The medal’s obverse was designed by U.S. Mint Artistic Infusion Program designer Benjamin Sowards whose designer’s initials BS appear in the lower left of the design on one of the bald eagle’s left wing feathers. The design, according to the U.S. Mint’s narrative, “portrays a bald eagle spreading its wings as it prepares for flight, suggesting the initiative, determination, and personal courage required by those who choose to serve in our nation’s armed forces.”
The five five-pointed stars reflect five branches of the armed forces — U.S. Army, U.S. Navy, U.S. Marine Corps, U.S. Coast Guard and U.S. Air Force.
Sowards’ design was sculpted by U.S. Mint Chief Engraver Joseph F. Menna, whose initials JFM appear just above the first E in VETERANS.
The medal’s reverse design is by AIP designer Richard Masters, whose initials appear at bottom left of the first star. The design was sculpted by U.S. Mint Medallic Artist Renata Gordon, whose initials appear at bottom right of the last star in the bottom row.
The reverse design “depicts a field of stars symbolizing all American veterans — past, present, and future,” according to the U.S. Mint’s design narrative. “A lone incused star below the field represents the veteran who has made the ultimate sacrifice in defending our country. The absence of this star in the field conveys the supreme sense of loss to the nation.”
Selecting the designs
Design selection for the two medals did not come easy. During its Nov. 14, 2018, review of the designs, members of the Citizens Coinage Advisory Committee deadlocked on the selection of the obverse.
For the medal, the CCAC considered a total of 35 proposed designs, 15 obverses and 20 reverses.
During the first round of votes for the obverse, none of the 15 proposed obverse designs received the requisite number of votes to obtain the panel’s recommendation. Each design could receive 0, 1, 2 or 3 points from each of the 11 panel members, meaning 33 points is the maximum any design could receive.
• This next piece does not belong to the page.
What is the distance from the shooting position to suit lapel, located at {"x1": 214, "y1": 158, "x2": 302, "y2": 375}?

To receive the recommendation, a minimum of 17 points were needed.
The CCAC members agreed then to cast one vote each between the top two designs, which had received 16 and 15 points, respectively, in the initial round of voting. The group’s second vote, however, ended in a tie, as one member abstained. As a result, the panel forwarded its recommendations of two obverse designs, including the one ultimately chosen. The second obverse favored by the CCAC depicted a winged allegorical figure representing dignity, glory, and honor, presenting a crown of admiration, according to the Mint’s narrative from 2018.